Daunting Interactive LED Dancefloor Build is Huge Win

If you’ve ever thought about having a light-up dance floor at an event, the chances are you will have been shocked at the rental cost. Doing your best impression of a young John Travolta in Saturday Night Fever doesn’t come cheap, it seems. When faced with this problem before the Furnal Equinox 2017 convention, [Av] and friends decided instead to build their own LED-lit floor.

Their design and build is shown in the video we’ve placed below the break, and though each individual light unit is straightforward it is the scale of the project and its epic build that makes it a very impressive achievement. There are 64 panels of 4 light cells, giving a total of 256 cells and 7680 RGB LEDs arranged as 2560 pixels. Each panel has a shift register PCB interfacing LEDs to the Teensy that controls the floor, and there are also microswitches talking to an Arduino Mega which provides the floor with interactivity. It’s hard to imaging this build would be possible without the people numerous who pitched in at the Toronto Hacklab for the assembly process.

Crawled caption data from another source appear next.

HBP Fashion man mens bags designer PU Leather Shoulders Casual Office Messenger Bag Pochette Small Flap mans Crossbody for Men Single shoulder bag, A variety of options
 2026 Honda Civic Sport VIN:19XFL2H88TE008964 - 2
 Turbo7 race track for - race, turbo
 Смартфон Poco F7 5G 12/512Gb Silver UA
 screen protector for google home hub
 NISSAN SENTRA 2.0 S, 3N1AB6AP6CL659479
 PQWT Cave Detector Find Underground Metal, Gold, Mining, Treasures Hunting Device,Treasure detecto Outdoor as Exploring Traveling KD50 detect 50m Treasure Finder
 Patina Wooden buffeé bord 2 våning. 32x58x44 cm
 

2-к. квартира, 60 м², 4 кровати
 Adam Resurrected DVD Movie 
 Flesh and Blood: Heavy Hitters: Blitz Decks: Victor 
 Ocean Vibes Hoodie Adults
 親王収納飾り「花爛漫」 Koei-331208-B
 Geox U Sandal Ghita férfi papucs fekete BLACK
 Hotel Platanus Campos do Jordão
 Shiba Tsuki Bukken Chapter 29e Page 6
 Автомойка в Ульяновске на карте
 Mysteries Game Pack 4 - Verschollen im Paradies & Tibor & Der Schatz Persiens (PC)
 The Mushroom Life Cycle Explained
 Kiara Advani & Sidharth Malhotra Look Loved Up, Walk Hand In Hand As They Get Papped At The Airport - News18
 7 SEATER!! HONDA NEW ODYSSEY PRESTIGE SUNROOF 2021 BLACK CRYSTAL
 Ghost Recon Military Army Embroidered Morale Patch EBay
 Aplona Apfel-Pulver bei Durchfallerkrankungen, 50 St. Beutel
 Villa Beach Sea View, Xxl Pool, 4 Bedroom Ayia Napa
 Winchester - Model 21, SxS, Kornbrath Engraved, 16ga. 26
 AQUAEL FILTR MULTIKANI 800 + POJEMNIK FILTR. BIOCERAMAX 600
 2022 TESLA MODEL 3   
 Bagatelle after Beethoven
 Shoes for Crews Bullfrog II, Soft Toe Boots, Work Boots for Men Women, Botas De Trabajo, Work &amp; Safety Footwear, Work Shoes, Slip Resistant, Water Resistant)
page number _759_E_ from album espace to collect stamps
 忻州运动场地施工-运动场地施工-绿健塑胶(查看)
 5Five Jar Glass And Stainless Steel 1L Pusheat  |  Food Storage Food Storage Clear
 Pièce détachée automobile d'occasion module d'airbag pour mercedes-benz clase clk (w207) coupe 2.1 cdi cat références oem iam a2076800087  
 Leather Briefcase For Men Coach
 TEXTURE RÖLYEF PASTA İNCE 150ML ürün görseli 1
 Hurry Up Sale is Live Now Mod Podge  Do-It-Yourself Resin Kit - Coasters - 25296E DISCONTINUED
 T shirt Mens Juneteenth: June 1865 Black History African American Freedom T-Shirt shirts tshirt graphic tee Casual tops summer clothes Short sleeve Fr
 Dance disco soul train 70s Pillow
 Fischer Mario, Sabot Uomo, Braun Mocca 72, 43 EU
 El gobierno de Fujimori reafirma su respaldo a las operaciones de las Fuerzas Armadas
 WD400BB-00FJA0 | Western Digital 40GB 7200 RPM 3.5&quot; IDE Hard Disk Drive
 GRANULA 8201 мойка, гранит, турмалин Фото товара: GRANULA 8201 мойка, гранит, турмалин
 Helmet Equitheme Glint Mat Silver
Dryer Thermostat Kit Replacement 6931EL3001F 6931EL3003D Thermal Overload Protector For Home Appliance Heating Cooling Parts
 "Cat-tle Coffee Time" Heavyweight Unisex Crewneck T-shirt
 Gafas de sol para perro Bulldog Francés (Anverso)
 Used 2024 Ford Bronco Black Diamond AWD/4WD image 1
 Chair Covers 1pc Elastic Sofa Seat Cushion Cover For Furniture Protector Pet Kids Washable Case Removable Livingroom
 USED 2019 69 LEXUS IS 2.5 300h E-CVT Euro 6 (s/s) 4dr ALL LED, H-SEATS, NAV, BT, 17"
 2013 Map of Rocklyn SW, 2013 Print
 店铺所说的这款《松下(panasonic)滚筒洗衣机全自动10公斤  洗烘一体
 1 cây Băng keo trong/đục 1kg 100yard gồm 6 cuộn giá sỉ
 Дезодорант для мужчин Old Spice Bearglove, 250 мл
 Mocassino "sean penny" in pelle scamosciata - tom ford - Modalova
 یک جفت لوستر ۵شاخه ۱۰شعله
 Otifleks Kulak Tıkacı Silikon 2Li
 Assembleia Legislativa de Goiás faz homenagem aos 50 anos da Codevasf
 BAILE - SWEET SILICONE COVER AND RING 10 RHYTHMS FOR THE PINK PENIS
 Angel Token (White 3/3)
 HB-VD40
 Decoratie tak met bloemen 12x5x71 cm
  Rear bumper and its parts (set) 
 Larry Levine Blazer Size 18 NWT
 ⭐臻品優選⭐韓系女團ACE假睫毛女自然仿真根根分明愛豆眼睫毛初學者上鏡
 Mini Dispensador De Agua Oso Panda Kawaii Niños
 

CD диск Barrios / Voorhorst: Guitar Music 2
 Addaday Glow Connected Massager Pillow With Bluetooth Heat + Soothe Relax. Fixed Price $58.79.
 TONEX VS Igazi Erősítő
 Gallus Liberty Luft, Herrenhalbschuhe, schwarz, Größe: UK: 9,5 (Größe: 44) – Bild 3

The resulting 17 foot square dancefloor is a work of art, with custom programmed graphics responding to dancers moves, and even a few games along the lines of Dance Dance Revolution built in. After watching the video below, how many of you will secretly want one?

We’ve brought you quite a few dance floor projects over the years. Memorable was this one using a glass floor suspended over a swimming pool, but there has also been more than one student project floor.